The second—a heavyset rhino-type—rushed in low, pushing forward with a reinforced kinetic shield. He bashed into the Titan’s leg with enough force to shake it—but it didn’t fall.
The lioness—graceful but deadly—used a whip of searing energy to entangle its arm and pull. The gorilla-type leapt off rubble and brought both fists down on the Titan’s shoulder joint.
This time, the impact left a mark. A piece of the outer armor cracked.
Xavier and Lyra watched from a distance, standing behind a formation of shielding beasts. The children were behind them. The sky was full of smoke, plasma light, and the howl of engines.
"They’re doing it..." Xavier whispered. "They’re actually hurting it..."
The Titan froze.
Its red line pulsed once—twice.
And then it roared.
A burst of energy exploded outward from its chest—shockwave strong enough to throw back the rhino and lioness. The falcon in the sky faltered mid-air. His wings glitched.
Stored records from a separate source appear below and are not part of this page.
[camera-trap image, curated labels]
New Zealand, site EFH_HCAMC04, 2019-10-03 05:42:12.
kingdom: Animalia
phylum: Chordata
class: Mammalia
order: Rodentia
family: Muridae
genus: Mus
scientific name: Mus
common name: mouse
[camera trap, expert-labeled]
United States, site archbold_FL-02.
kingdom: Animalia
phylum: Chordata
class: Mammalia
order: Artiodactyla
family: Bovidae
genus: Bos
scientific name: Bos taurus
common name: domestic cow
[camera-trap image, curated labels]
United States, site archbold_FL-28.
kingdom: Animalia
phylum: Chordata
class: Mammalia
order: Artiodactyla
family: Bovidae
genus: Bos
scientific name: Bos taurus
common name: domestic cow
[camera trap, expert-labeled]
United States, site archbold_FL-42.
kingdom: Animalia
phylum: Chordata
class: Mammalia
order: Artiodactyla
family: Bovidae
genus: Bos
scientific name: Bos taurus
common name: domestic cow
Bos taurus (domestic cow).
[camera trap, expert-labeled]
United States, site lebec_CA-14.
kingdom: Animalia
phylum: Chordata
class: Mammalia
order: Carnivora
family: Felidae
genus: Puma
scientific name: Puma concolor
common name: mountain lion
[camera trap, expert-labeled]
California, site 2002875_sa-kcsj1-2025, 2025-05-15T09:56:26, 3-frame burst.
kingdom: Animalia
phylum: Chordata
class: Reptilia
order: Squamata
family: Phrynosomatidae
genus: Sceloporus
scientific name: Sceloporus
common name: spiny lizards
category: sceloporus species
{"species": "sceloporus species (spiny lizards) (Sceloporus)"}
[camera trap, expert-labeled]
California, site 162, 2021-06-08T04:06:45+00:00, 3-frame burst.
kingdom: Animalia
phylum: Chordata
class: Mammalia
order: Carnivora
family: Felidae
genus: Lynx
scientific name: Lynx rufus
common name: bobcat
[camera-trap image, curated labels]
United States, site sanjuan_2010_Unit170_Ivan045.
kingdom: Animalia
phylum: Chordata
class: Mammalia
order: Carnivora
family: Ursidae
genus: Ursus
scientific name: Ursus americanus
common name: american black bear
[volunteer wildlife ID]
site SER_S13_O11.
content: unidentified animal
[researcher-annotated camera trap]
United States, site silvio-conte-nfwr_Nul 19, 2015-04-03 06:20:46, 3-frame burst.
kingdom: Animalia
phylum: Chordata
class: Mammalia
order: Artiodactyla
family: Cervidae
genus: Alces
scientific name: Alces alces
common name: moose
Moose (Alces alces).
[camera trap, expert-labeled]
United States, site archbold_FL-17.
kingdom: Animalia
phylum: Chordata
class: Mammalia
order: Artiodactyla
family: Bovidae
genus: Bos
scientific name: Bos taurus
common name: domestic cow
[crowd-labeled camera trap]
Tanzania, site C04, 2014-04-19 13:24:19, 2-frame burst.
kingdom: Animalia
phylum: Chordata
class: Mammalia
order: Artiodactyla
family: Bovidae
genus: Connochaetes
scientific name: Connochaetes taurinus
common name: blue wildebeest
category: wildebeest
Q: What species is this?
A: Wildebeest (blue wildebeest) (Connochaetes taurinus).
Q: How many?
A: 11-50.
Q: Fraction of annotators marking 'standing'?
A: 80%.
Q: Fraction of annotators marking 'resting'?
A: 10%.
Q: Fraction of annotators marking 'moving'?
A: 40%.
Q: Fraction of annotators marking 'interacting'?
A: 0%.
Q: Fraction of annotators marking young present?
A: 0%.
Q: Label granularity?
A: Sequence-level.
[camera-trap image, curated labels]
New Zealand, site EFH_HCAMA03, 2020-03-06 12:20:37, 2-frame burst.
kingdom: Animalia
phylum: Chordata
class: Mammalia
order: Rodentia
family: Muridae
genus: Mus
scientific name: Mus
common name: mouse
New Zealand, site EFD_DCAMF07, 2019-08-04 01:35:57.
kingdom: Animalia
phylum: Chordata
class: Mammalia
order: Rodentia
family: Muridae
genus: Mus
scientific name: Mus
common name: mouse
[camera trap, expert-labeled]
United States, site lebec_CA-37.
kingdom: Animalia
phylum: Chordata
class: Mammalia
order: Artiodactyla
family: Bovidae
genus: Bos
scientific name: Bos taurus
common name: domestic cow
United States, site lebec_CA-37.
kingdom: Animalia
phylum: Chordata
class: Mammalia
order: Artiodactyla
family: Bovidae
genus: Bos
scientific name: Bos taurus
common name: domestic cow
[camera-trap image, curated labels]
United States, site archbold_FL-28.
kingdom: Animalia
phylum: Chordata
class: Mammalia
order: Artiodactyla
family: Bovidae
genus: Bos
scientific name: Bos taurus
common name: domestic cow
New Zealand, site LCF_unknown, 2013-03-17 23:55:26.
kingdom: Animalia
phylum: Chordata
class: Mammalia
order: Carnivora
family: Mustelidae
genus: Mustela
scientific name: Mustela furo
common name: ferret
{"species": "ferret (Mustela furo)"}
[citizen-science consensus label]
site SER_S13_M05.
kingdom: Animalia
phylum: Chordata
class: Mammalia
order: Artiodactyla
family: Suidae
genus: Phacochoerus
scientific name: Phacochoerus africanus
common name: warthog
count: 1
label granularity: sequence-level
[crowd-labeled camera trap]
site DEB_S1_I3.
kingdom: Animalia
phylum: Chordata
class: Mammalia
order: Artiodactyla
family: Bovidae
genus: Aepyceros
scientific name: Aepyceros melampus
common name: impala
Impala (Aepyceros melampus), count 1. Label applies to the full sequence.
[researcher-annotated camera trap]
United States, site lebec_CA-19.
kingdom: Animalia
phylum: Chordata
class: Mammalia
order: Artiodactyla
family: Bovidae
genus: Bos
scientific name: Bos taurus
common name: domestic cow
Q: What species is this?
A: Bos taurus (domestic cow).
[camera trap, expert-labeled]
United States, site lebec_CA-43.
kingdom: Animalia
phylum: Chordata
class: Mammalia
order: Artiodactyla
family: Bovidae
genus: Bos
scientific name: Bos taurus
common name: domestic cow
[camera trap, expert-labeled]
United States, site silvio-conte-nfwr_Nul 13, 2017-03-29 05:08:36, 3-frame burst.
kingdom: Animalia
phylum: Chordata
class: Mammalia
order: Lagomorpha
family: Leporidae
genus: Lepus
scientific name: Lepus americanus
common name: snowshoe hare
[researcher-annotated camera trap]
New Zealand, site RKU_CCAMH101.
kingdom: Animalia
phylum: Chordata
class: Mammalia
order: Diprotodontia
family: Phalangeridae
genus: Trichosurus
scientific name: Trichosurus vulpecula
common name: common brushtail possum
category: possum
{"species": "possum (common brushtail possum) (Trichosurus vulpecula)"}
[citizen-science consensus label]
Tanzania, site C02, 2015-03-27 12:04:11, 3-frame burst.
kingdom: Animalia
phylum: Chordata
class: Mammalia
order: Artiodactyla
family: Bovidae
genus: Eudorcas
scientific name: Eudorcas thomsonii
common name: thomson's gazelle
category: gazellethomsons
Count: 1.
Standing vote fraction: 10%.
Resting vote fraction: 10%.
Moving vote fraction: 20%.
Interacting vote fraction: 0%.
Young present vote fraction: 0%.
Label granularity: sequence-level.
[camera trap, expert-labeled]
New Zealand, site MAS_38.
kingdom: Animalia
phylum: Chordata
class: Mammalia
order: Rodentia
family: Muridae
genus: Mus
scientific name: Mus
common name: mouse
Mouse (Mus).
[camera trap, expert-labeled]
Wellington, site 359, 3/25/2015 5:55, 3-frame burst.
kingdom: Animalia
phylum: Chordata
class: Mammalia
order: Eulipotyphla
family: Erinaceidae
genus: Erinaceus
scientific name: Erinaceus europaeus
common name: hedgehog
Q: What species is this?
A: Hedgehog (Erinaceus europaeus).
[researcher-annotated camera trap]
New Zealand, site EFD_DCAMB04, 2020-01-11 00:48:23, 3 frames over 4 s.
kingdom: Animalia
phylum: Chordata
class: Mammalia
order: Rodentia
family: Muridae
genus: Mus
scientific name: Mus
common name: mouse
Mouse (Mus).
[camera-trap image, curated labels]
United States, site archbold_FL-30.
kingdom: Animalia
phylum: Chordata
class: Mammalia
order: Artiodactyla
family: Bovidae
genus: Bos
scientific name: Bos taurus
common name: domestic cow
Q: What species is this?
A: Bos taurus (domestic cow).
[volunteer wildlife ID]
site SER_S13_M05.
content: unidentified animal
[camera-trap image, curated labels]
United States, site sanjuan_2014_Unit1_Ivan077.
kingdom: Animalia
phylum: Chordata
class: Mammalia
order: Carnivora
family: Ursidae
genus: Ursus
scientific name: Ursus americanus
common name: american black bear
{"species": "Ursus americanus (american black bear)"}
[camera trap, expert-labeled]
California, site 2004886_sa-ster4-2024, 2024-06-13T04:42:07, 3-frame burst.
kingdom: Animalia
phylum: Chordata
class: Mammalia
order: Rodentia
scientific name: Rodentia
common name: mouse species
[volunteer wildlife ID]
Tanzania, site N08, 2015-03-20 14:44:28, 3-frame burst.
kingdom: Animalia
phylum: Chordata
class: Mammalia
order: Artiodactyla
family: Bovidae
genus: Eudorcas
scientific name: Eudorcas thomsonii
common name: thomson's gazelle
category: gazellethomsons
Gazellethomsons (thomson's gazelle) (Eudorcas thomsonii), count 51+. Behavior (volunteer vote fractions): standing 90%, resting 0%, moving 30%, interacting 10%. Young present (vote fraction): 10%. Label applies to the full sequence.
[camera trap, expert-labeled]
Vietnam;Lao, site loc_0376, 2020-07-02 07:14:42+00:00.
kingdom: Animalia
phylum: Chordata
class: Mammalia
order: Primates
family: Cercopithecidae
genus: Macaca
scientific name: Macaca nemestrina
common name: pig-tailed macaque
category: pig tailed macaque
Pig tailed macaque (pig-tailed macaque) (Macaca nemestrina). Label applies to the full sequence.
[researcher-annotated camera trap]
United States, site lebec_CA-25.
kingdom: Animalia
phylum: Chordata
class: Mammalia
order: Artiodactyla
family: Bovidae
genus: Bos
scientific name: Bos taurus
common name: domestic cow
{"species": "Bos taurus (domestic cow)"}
The gorilla tried to leap again, but the Titan grabbed him mid-jump and slammed him into the ground with enough force to leave a crater. And before he could rise, the title crushed his head under its feet.
The falcon dived again, trying to land a critical hit—but mid-flight, the Titan raised its arm and a miniature railgun emerged from its wrist. A single shot.
Boom.
The falcon dropped like a rock, burned like charcoal, wings shredded.
Two left now—the lioness and the rhino.
They stood side-by-side, panting and bleeding. They knew they wouldn’t survive this, but they didn’t run away. They stayed to protect the people of the beast land.
They exchanged a glance.
They nodded.
Then they went all in.
The lioness used her whip to blind the Titan’s sensors while the rhino charged, full power, a roar that echoed across the land.
He struck the Titan dead center.
The ground cracked beneath them.
The Titan staggered.
And for a second—
A brief, beautiful second—
It fell.
Dust flew. The battlefield paused. Even the mercs stilled.
From the smoke, the lioness crawled out. Her leg was twisted, her arm limp, but her eyes... were burning.
Xavier’s heart was racing.
"They did it..." someone whispered.
But no one cheered.
Because from beneath the rubble... metal shifted.
A hand emerged.
Then the arm.
The Titan rose—slowly, with eerie calm.
Its armor was scorched. One cannon was half-melted. Its red line now flickered erratically.
But it stood.
It aimed.
And fired.
The rhino tried to shield the lioness, but the blast took them both.
Gone. Turned into Ash.
Silence.
Xavier clenched his fists, his heart pounding so hard he felt it in his ears.
The Prime Ten... were gone.
Not a single one left standing.
And yet, the Titan still towered over the battlefield, its joints sparking, its frame dented—but very much alive.
The Beast Land was on the verge of collapse.
And Piolet... hadn’t even moved yet.